Aile... en kutsal sandığım liman,
Ama orada bile bazen fırtına vardı.
“Senin iyiliğin için” dediler susarken bana,
İyiliğim sandım, ama içimde bir çocuk
O günden beri konuşmuyor hâlâ...
Aşka gelince...
Kalbimi cam gibi uzattım avuçlarına,
Cennet gözlerinde sandığım kadın,
İçindeki cehennemi giydirdi bana.
Göz kırpmadan yaptığım fedakârlıklar,
Onun için sadece “alışılmış bir şeydi.”
Kardeşim dediklerim,
Yarısı yolun ortasında indi.
Kalanlar da gidecekleri yönü
Benim pusulamla bulup
Beni haritada işaretlemediler bile...
Bir köprüden geçtim; adı "iş hayatıydı"
Orada insanlar gülümsüyordu ama gözleri yoktu.
Birini sırtında taşısan,
Bir gün, seni adım sayıp geçiyor üstünden...

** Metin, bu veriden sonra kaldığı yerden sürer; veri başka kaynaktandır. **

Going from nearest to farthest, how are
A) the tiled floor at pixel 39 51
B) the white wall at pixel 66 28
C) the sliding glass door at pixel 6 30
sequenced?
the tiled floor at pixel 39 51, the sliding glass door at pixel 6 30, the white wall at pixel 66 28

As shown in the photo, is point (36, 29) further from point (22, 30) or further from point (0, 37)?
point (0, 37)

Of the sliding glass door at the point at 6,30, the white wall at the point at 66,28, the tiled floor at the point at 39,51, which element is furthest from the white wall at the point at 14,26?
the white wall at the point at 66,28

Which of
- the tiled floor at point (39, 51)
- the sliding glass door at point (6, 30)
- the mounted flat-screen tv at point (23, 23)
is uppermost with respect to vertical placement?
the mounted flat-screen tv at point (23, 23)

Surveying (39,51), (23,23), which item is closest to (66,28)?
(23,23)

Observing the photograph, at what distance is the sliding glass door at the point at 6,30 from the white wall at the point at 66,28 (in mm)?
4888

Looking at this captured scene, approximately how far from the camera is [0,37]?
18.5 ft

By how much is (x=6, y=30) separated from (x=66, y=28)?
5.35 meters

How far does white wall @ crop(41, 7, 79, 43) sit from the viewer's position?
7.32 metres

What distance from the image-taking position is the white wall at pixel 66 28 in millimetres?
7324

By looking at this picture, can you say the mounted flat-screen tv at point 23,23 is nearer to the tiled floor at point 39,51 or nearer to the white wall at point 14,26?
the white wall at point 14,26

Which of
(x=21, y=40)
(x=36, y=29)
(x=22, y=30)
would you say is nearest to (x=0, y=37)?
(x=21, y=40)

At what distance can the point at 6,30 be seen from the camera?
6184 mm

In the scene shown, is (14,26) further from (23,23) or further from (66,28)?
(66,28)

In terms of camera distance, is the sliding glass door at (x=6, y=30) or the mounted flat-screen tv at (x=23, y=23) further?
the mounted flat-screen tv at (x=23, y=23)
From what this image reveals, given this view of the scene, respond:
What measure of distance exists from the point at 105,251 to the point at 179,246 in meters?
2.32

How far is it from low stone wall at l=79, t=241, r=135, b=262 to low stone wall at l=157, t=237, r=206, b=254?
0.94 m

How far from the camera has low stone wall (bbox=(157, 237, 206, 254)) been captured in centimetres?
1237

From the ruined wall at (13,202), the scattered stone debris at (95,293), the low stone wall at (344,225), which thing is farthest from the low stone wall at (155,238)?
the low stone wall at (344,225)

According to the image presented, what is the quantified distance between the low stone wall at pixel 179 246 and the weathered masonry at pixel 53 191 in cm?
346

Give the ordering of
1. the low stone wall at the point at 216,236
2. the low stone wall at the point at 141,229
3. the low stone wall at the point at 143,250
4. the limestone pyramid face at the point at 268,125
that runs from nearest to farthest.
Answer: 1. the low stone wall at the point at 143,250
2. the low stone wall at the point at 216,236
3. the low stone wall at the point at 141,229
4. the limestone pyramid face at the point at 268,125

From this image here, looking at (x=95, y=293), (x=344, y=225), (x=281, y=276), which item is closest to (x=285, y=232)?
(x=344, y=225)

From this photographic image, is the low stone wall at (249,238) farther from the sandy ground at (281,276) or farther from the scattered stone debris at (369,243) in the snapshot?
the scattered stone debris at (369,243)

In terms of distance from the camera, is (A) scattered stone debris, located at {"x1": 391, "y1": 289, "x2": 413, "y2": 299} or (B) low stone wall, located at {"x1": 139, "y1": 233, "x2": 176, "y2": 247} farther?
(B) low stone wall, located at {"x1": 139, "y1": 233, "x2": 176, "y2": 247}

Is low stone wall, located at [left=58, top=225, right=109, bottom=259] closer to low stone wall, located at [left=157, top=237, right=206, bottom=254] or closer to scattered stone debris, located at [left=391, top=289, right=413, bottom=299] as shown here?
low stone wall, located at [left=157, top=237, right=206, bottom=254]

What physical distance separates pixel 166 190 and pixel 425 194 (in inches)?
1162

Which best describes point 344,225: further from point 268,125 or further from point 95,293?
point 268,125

Bir başka köprüden geçtim: “yalnızlık”
Orada yankılar vardı, insanlar değil.
Kendime sorduğum soruların cevabını
Yine ben verdim, yine ben sustum...
Ve bir gün anladım...
Kendimi unuttuğum yerde
Kimsenin beni hatırlamadığını.
O an,
Bir kuş gibi düştü güvenim gökten,
Toprağa değil,
Sessizliğe gömüldü bedenim.
O günden beri,
Biraz mesafe koyarım her dosta,
Biraz şüphe saklarım her tebessüme,
Biraz sınır çizerim her yakınlığa.
Çünkü bilirim artık:
İnsan en çok,
Uğruna her şeyini verdiği
İnsandan incinir.
Ve en büyük yıkım,
Sevdiğin ellerle inşa edilendir...
Erol Kekeç/24.04.2025/Sancaktepe/İST
5.0
100% (2)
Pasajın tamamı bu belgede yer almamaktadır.